**** TASK INPUTS
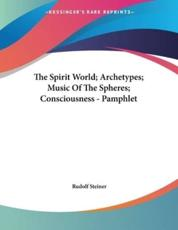 The Spirit World; Archetypes; Music Of The Spheres; Consciousness - Pamphlet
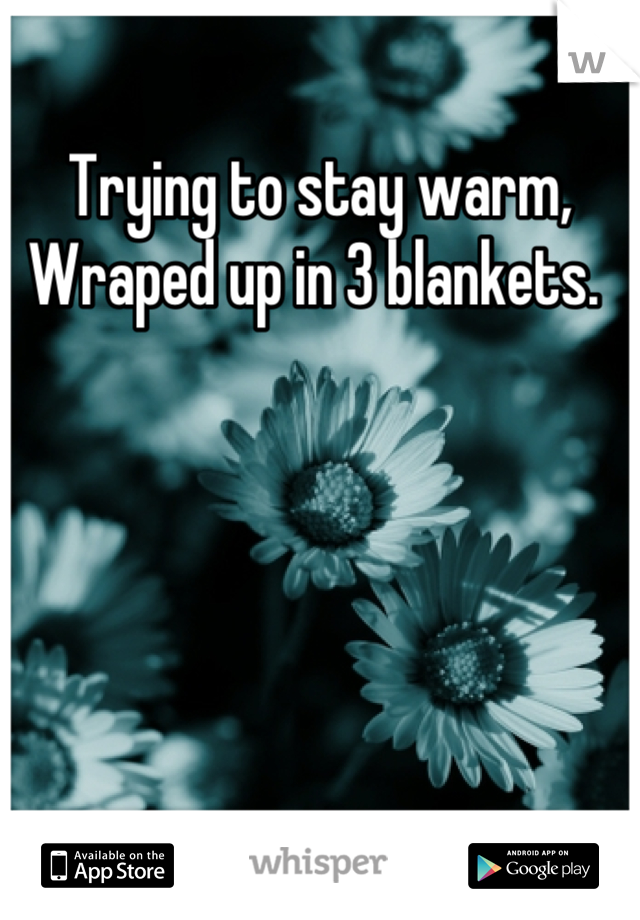 Trying to stay warm, Wraped up in 3 blankets.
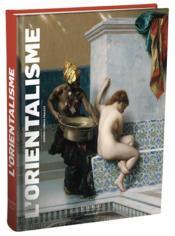 L'orientalisme - Couverture - Format classique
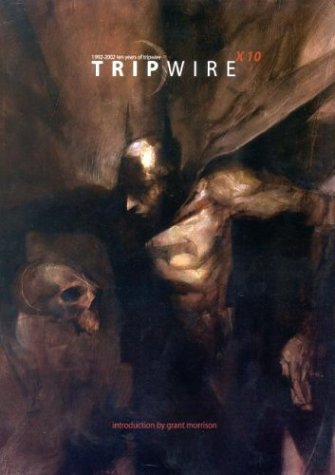 TRIPEWIRE X 10 : 1992 - 2002, Ten Years of Tripwire (Tripwire's 10th Anniversay)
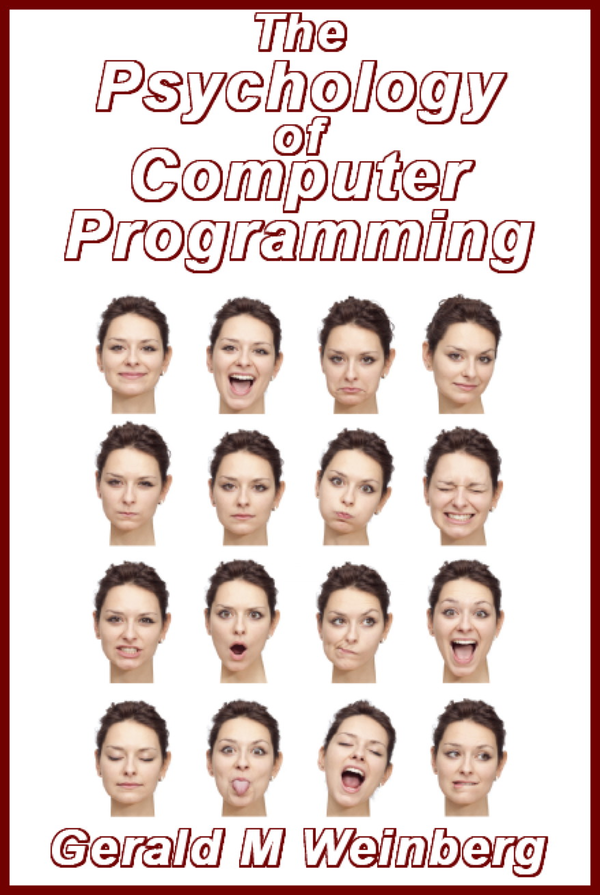 Book: The Psychology of Computer Programming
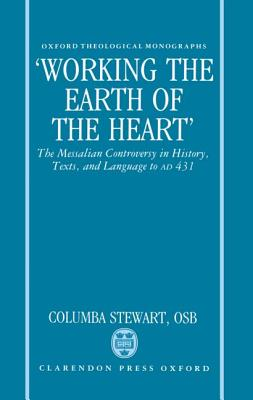 'Working the Earth of the Heart': The Messalian Controversy in History, Texts, and Language to A.D. 431 (Oxford Theological Monographs), COLUMBA STEWART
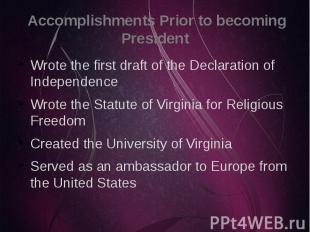 Accomplishments Prior to becoming President Wrote the first draft of the Declara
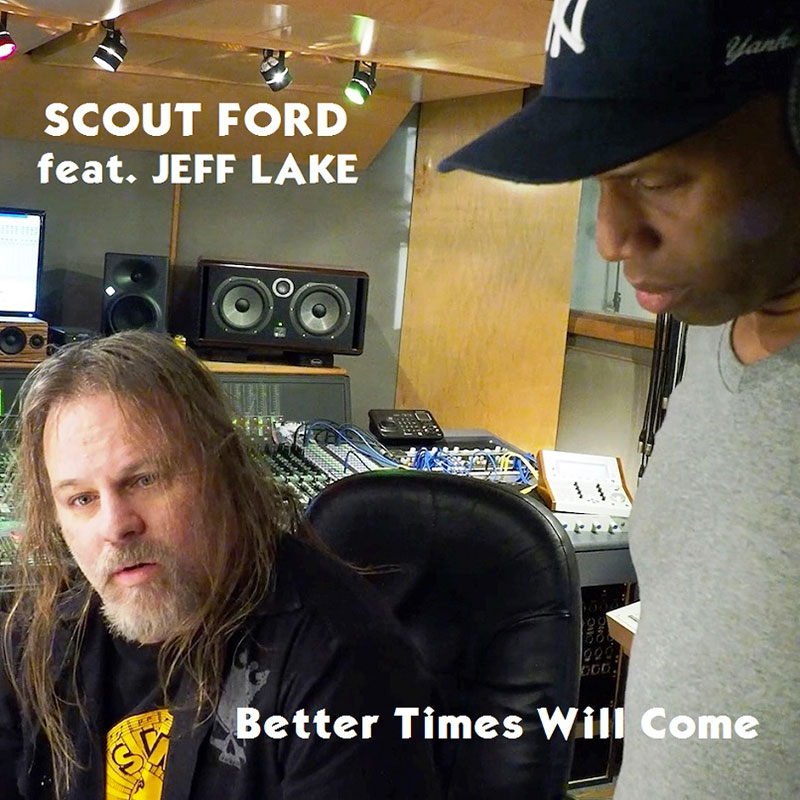 Better Times Will Come by Janis Ian Performed by Scout Ford feat. Jeff Lake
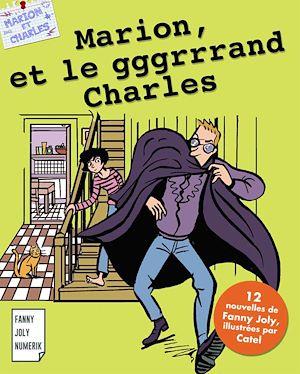 Téléchargez le livre :  Marion et le gggrrrand Charles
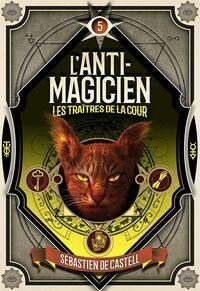 L'Anti-magicien (Tome 5) -  Les Traitres de la cour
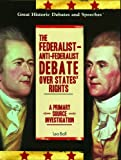 The Federalist--Anti-Federalist Debate over States' Rights, Lea Ball, 1404201491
********
EXERCISE DIRECTIONS:
Reproduce all the data as it stands. The pictures are not part of the copy.

WRITTEN RESPONSE:
 The Spirit World; Archetypes; Music Of The Spheres; Consciousness - Pamphlet
 Trying to stay warm, Wraped up in 3 blankets.
 L'orientalisme - Couverture - Format classique
 TRIPEWIRE X 10 : 1992 - 2002, Ten Years of Tripwire (Tripwire's 10th Anniversay)
 Book: The Psychology of Computer Programming
 'Working the Earth of the Heart': The Messalian Controversy in History, Texts, and Language to A.D. 431 (Oxford Theological Monographs), COLUMBA STEWART
 Accomplishments Prior to becoming President Wrote the first draft of the Declara
 Better Times Will Come by Janis Ian Performed by Scout Ford feat. Jeff Lake
 Téléchargez le livre :  Marion et le gggrrrand Charles
 L'Anti-magicien (Tome 5) -  Les Traitres de la cour
 The Federalist--Anti-Federalist Debate over States' Rights, Lea Ball, 1404201491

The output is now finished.